そんな一人の男のことを覚えてるものもほとんどいなくなった。
e0090007_2241167.jpg



・・・
ひとしきり降った雨は、土のにおいを地面ににじませながらも、空気をすがすがしくさせる。
そして、ときおり吹くほのかに暖かい風が、わずかに残った土のにおいを舞い上がらせながら、春が近づいていることを知らせていた。

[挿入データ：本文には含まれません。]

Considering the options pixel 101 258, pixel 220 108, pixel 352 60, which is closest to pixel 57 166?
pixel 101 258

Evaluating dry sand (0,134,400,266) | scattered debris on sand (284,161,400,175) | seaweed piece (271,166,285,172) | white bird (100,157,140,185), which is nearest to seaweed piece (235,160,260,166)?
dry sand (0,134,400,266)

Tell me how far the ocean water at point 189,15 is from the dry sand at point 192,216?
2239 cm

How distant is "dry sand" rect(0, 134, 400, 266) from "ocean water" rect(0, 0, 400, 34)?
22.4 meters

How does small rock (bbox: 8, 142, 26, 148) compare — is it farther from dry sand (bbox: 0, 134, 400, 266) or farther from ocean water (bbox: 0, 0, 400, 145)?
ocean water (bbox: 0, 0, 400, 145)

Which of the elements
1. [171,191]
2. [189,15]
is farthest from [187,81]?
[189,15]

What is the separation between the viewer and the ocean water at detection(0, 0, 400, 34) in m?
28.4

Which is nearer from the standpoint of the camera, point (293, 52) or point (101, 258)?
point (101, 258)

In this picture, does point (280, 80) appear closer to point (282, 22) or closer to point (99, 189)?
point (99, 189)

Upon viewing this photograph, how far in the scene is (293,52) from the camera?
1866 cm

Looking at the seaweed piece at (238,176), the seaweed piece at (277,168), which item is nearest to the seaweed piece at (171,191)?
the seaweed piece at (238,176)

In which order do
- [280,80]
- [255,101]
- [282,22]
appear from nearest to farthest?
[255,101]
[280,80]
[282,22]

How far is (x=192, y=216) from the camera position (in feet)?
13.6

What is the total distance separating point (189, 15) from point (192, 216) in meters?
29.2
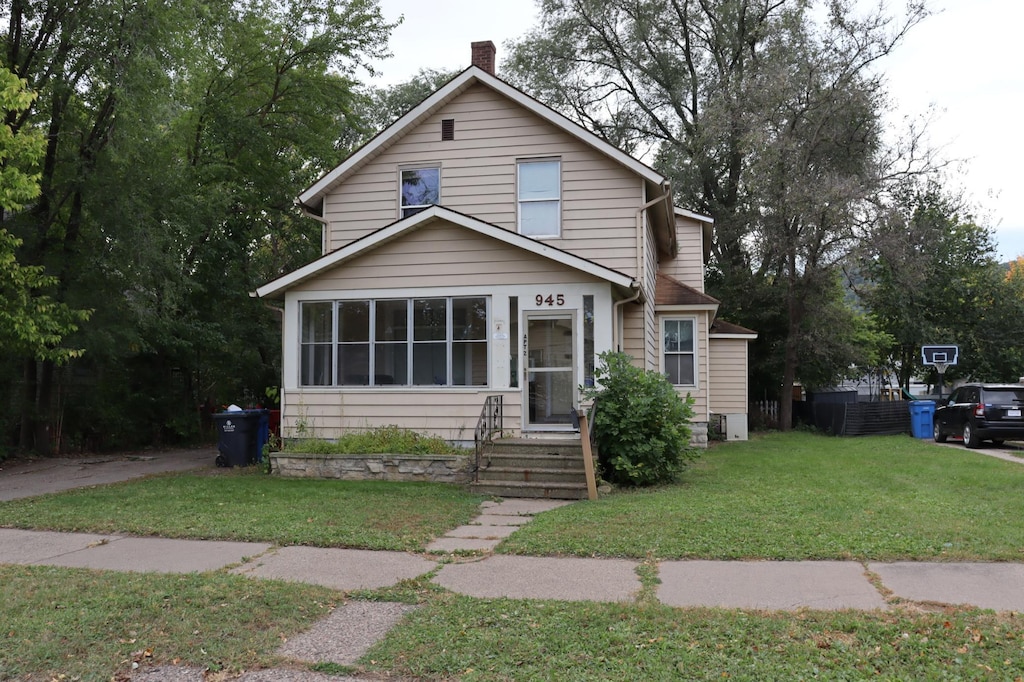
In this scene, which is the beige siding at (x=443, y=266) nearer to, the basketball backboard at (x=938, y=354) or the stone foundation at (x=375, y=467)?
the stone foundation at (x=375, y=467)

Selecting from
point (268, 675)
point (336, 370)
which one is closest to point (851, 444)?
point (336, 370)

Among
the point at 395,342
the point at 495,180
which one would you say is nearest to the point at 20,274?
the point at 395,342

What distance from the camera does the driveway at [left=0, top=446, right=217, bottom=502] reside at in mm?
12546

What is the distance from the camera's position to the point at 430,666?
4566 millimetres

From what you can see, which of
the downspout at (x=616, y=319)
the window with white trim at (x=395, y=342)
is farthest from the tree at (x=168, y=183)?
the downspout at (x=616, y=319)

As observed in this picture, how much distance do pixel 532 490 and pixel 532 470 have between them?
1.42ft

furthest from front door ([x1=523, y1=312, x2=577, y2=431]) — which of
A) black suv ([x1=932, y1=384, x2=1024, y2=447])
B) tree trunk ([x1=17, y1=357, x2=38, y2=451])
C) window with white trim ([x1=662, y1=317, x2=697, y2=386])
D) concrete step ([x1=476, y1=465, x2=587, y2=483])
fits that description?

国の栄枯盛衰も、何千年と繰り返されてきた季節のうつりかわりだけは、干渉できず、
人々の喜怒哀楽もまた、その歴史と比べれば、極めてはかない限春のうたかたの夢。


ケントの城下町には、もはや昔のような活気はない。


けれども彼はこの町が好きだった、
ひっきりなしに訪れる冒険者、不安と期待を胸に西へ行く人、東へ行く人。
わずかなアデナと、小さな決心。心強い相棒の犬と、暖かい仲間たち。

冒険の初心者が集うこの町で、過ぎ行く時間、行き交う人。

今となっては「彼」としかおもいだせない、はじめてできたWIZの友人。
ちゃっとが苦手だったらしく、短い言葉と、簡単な顔文字が、彼とのやりとりの全てだった。
でも、そんな彼との狩りは、いつもとてもわくわくして、本当にリネを好きになるきっかけを
くれた。家の都合で、突然来れなくなってしまった時は、ほんとさびしかった。




騎士の自分には、今回ほとんど役にたたなかったチョコだけど、
メイの気持ちは、自分にもうひとつの気持ちを思い出させてくれた。




ずっと変わらない、大切な場所と存在があったことを。